### 文档节选
-*-

2009-12-31 13:43:39 来源: 艺术国际 作者:陈晓峰 

    2009年艺术家精神焦虑的品种上又多了一个关键词——“拆迁”,久违似的“流浪性”感觉似乎又回到了这个已经不那么习惯进行精神上有力思索的群体。

  在商品消费高度发达、艺术品牌化以及文化产业化的时代,艺术家整体的境遇仍然没有变化与得到相应的重视——这是艺术区此起彼伏的“拆迁”之声提醒我们的唯一有价值的发现与追问。

   处于城乡结合部的艺术区被增长被“拆迁”之前,两次网络自发性的救助诗人何路以及画家女儿汪瑶事件都一再提示了这个群体边缘化生存境遇,只不过因为是个案一时遏制了人们对于这个群体问题的更多深入思考与探讨。

  在腾讯网2009年度大盘点中,“被、回家难、开胸验肺、邓玉娇、楼脆脆、钓鱼、70码、幼女、躲猫猫、鹤岗矿难……”等构成社会边缘群体的关键词线索,而艺术家也在2009年为自己找到了一个体现自己同样是边缘群体的社会词——“拆迁”。

-*-

### 所给信息
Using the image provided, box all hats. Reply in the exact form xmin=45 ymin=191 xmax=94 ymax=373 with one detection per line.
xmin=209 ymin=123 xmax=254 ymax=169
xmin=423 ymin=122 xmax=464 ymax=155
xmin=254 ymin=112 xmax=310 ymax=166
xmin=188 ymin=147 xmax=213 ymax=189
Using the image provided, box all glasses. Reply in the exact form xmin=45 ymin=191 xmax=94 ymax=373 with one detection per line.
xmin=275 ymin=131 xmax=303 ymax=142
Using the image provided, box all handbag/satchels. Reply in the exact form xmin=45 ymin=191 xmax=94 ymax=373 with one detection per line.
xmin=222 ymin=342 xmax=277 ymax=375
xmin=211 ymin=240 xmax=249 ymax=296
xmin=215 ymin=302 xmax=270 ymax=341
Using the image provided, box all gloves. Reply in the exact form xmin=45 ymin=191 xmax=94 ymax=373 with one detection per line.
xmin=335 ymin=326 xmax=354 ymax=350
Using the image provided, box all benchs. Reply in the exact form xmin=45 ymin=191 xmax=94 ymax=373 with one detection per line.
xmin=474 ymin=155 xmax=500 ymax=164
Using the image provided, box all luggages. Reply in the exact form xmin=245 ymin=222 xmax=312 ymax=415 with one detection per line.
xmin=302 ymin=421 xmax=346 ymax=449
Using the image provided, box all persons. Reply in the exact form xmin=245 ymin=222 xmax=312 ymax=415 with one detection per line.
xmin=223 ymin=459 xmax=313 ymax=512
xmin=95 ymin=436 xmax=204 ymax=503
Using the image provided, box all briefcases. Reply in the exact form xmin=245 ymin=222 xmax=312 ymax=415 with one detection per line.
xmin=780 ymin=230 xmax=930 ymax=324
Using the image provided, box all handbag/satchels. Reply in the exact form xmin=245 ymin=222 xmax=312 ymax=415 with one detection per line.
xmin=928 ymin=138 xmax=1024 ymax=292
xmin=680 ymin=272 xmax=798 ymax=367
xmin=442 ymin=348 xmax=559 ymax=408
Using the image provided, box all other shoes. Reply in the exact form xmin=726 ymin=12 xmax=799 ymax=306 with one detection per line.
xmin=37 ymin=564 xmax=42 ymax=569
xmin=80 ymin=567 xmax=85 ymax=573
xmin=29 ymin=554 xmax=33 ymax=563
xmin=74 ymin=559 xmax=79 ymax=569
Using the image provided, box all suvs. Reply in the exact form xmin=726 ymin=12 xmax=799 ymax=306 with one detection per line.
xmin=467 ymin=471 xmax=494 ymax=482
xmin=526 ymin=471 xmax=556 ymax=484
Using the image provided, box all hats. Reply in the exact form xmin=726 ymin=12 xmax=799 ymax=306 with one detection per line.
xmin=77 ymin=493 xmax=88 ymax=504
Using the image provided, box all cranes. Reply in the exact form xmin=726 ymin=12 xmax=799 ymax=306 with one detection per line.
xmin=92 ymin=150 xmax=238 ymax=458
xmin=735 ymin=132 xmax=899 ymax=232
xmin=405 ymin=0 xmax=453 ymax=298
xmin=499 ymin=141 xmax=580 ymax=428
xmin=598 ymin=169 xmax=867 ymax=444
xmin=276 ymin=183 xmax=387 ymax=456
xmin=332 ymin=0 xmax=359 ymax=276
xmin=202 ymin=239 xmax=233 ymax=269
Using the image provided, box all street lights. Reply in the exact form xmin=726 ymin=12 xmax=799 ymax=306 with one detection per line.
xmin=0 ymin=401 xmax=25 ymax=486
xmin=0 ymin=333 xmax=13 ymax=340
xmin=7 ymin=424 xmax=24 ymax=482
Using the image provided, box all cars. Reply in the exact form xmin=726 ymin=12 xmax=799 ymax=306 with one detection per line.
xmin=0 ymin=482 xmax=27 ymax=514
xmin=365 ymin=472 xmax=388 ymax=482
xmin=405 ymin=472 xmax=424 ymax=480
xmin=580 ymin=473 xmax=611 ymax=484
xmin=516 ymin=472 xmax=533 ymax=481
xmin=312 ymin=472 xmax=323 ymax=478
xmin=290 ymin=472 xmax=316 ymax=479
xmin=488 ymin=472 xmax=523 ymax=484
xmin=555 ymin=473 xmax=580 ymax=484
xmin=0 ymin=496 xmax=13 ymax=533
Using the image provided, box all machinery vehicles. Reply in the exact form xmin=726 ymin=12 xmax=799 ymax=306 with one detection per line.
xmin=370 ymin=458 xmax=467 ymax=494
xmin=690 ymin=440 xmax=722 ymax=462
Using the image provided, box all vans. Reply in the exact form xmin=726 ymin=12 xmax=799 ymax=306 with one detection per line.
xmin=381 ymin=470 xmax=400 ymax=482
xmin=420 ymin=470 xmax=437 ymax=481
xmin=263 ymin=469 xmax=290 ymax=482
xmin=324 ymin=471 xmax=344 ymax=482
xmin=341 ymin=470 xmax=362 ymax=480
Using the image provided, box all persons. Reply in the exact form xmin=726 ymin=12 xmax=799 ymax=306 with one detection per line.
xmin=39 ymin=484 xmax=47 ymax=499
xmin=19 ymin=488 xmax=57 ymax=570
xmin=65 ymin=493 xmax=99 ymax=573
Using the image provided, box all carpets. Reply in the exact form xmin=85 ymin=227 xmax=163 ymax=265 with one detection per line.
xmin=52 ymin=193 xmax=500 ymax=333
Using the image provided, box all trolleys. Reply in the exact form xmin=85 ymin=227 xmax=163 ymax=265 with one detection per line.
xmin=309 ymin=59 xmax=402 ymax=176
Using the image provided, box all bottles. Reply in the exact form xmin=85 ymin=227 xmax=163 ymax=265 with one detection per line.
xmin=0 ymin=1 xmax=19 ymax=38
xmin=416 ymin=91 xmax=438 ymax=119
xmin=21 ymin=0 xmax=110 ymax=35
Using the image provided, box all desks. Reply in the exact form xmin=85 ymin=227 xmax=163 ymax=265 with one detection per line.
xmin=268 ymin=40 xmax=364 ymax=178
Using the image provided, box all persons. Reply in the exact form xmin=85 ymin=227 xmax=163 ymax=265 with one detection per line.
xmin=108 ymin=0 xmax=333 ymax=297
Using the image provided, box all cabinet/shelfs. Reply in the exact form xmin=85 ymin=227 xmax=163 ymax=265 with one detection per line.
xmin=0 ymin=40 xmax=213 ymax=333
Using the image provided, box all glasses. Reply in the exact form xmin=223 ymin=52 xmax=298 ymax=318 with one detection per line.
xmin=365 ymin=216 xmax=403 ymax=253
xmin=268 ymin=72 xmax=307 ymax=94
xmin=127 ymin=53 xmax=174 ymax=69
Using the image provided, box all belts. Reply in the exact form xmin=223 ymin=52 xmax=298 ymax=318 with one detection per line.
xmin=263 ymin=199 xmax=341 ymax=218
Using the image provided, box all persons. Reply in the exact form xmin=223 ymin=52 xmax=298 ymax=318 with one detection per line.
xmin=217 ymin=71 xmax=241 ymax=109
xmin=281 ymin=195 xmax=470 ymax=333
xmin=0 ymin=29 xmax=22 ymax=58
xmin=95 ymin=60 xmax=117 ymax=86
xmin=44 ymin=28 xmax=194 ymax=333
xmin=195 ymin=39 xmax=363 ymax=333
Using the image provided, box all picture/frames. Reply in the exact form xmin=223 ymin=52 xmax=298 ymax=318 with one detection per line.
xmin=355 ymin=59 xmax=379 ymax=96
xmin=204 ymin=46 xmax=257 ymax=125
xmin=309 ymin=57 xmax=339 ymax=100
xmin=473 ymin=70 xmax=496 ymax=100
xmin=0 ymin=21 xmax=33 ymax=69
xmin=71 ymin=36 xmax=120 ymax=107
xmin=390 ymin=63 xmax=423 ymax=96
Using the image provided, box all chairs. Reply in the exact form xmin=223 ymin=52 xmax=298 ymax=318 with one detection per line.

-*-

### 任务指令 1
按照文档节选,2009年艺术家精神焦虑的品种上新增了哪个关键词?
### 任务指令 2
将记录中从含有“persons. Reply in the exact form xmin=223”的一行到含有“xmin=44 ymin=28 xmax=194 ymax=333”的一行(首尾两行都算在内)重新写出,把其中的“persons”改成“people”,其余内容保持不变。
上述记录与文档节选的内容毫无关联。

### 问题解答 1
“拆迁”

### 问题解答 2
Using the image provided, box all people. Reply in the exact form xmin=223 ymin=52 xmax=298 ymax=318 with one detection per line.
xmin=217 ymin=71 xmax=241 ymax=109
xmin=281 ymin=195 xmax=470 ymax=333
xmin=0 ymin=29 xmax=22 ymax=58
xmin=95 ymin=60 xmax=117 ymax=86
xmin=44 ymin=28 xmax=194 ymax=333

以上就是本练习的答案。